* [Scene question entries]
☆ ☆ ☆ ☆ ☆

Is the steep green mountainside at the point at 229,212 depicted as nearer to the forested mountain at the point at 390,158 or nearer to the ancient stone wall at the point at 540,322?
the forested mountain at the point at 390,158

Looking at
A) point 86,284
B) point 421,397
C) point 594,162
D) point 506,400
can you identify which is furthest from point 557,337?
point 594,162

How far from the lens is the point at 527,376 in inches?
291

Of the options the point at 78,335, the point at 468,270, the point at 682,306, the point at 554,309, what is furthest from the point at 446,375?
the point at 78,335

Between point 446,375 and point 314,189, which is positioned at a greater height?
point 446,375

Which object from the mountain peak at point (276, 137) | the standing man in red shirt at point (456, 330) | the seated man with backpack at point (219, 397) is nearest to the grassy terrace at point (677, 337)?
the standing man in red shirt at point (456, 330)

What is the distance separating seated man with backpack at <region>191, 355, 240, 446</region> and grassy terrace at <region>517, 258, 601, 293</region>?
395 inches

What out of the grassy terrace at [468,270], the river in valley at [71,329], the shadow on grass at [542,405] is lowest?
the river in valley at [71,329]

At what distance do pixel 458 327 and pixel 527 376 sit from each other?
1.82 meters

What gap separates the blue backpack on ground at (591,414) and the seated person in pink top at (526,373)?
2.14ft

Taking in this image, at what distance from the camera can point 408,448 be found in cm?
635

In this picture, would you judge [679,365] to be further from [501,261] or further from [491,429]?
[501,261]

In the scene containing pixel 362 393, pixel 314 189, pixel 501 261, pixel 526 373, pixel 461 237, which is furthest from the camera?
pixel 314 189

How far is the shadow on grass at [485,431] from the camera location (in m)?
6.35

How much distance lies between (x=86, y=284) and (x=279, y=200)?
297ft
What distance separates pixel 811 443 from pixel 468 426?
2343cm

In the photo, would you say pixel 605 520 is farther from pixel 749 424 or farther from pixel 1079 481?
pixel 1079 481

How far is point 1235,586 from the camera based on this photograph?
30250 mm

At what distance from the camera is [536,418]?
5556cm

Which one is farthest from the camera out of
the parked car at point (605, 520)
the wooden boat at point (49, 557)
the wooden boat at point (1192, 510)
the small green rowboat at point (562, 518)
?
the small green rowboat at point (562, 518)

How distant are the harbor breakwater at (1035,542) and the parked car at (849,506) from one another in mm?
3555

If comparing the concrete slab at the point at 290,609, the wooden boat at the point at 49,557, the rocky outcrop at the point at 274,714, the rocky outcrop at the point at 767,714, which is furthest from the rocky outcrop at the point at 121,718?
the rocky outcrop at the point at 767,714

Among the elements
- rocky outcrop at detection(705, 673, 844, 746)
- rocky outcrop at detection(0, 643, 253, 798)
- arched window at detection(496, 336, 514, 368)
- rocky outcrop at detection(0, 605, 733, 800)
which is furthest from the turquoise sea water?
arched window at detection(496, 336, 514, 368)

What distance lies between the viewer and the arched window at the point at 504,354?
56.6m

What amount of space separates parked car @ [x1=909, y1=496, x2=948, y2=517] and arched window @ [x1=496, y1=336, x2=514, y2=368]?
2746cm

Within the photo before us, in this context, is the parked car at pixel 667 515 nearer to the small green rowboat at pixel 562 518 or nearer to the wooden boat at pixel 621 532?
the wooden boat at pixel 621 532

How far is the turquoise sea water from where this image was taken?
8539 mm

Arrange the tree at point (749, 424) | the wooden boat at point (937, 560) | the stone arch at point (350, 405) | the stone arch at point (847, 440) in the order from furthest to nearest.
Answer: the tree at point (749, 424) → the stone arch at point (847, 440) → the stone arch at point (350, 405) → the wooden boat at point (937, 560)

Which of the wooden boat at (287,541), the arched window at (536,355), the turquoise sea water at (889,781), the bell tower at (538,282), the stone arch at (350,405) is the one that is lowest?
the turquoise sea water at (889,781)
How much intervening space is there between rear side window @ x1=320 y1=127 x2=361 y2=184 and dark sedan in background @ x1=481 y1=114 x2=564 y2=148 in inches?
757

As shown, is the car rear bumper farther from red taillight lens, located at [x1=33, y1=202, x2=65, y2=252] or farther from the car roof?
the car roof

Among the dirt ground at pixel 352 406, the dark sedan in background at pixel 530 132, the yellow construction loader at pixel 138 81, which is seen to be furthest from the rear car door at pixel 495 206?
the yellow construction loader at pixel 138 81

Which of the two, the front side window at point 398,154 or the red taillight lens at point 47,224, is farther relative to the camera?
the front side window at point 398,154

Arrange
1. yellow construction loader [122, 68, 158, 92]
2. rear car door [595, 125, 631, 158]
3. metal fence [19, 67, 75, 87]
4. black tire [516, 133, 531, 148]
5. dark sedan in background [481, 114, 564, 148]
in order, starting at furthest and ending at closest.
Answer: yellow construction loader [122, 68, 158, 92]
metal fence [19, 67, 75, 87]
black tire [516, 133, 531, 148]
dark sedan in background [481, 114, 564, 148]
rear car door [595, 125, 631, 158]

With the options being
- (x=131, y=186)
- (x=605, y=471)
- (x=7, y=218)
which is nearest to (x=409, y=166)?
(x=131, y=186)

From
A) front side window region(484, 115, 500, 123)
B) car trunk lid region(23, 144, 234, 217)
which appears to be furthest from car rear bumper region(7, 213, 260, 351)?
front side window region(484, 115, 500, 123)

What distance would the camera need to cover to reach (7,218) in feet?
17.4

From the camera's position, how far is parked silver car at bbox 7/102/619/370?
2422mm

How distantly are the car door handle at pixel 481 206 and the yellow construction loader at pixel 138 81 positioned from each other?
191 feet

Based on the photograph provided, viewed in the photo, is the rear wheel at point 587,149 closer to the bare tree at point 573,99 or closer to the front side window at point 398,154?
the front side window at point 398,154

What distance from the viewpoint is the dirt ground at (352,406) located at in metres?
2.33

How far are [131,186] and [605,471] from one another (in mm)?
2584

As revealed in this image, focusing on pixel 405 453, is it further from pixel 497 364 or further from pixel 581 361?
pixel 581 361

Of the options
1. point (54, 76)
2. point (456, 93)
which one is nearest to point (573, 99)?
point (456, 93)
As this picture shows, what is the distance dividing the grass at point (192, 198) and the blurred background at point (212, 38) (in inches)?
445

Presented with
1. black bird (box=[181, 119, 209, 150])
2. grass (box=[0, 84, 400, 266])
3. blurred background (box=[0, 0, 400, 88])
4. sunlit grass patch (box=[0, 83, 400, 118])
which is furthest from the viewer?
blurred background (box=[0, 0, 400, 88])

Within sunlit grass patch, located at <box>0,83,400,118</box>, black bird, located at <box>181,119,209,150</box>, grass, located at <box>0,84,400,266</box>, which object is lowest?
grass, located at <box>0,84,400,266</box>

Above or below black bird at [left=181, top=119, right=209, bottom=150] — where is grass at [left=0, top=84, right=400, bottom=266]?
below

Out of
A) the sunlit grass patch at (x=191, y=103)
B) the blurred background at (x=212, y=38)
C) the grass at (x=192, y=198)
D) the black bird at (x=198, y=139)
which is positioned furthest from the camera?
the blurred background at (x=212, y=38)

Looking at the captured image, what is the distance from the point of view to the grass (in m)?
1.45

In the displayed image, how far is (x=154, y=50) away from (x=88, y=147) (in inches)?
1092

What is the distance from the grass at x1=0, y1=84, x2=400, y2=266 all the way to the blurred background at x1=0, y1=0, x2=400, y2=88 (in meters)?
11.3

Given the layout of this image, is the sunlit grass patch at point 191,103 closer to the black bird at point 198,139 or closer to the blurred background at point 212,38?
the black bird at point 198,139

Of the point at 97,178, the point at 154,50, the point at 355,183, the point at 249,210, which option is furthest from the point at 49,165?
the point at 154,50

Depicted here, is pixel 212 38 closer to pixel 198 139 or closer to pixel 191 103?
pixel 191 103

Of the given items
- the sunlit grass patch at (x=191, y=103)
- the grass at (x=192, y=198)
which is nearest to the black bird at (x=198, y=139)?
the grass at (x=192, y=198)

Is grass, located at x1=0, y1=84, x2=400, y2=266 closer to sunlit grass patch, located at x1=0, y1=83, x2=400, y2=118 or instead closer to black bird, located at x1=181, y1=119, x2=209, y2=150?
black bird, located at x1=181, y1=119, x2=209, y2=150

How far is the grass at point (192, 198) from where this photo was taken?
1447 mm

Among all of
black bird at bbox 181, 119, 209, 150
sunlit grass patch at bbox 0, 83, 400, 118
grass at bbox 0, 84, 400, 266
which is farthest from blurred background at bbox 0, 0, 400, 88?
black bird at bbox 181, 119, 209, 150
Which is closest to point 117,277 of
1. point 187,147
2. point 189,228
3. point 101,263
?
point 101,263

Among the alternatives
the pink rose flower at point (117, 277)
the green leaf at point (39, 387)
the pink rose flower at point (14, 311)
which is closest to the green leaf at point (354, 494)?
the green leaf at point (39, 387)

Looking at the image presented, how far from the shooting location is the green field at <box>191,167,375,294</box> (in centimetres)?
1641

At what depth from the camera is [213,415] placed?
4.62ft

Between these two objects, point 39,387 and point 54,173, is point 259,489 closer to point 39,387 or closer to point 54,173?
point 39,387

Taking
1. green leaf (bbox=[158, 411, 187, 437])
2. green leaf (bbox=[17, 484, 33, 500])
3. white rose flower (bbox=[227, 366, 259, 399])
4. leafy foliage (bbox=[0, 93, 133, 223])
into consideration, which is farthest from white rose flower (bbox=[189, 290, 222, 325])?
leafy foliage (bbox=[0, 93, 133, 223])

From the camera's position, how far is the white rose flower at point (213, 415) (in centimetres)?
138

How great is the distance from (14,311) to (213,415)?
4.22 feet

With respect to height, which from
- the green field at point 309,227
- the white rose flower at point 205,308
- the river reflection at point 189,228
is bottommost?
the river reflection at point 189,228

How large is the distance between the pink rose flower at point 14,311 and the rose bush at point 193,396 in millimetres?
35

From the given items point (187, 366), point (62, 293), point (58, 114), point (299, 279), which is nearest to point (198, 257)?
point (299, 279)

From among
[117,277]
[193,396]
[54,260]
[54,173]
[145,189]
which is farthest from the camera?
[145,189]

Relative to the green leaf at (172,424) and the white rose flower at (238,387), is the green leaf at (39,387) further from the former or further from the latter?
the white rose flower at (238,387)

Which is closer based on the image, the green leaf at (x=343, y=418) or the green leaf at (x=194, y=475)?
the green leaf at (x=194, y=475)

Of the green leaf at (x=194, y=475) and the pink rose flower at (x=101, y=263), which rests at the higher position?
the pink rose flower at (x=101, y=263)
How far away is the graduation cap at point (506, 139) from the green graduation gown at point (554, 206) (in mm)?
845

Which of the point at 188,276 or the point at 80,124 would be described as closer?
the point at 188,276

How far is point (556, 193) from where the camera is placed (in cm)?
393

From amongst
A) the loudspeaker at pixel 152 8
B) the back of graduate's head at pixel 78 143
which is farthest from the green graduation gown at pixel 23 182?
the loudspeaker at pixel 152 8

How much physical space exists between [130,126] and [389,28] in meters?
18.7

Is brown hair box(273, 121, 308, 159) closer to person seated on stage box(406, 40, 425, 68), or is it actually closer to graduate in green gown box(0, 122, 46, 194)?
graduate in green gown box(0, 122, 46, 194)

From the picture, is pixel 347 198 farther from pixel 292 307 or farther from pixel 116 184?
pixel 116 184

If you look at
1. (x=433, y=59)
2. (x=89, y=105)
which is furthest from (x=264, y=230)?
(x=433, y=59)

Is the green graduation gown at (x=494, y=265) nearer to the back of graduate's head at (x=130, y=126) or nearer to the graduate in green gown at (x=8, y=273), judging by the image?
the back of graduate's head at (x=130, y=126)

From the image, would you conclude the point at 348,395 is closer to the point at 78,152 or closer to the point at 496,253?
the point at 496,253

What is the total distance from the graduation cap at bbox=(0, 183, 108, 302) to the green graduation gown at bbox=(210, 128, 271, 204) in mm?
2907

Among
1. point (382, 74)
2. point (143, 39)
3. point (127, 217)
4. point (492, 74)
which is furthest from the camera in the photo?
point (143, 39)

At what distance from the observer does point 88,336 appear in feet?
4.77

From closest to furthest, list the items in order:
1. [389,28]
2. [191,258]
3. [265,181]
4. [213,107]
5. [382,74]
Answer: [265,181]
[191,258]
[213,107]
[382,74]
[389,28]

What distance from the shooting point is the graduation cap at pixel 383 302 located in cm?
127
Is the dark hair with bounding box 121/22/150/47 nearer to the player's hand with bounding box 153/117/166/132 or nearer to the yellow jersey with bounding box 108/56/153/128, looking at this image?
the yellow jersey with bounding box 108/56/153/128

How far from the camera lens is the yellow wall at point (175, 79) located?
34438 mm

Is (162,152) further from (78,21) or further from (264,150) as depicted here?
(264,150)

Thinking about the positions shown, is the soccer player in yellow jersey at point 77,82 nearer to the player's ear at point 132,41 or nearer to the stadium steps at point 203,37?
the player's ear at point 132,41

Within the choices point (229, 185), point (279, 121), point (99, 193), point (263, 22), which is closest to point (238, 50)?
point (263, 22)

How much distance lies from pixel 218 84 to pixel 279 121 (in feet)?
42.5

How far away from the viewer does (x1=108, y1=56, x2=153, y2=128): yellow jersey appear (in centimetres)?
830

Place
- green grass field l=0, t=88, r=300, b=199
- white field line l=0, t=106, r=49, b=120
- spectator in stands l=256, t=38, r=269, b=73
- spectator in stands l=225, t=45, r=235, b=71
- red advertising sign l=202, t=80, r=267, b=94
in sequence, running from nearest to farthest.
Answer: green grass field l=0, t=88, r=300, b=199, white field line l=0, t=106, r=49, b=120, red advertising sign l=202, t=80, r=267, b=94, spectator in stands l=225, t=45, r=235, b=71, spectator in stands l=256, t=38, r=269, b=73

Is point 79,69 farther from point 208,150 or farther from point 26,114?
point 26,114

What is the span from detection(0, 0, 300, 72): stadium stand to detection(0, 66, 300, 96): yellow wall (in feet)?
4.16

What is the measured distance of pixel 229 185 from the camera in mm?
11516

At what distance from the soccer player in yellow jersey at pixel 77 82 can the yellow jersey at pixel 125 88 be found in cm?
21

☆ ☆ ☆ ☆ ☆

* [GIVEN PROBLEM] Give the lines of the entries above as a numbered list, starting at the line that contains "At what distance from the soccer" and running through the end of the entries, both ends included. Leave out blank lines.

* [CORRECT RESPONSE]
1. At what distance from the soccer player in yellow jersey at pixel 77 82 can the yellow jersey at pixel 125 88 be found in cm?
2. 21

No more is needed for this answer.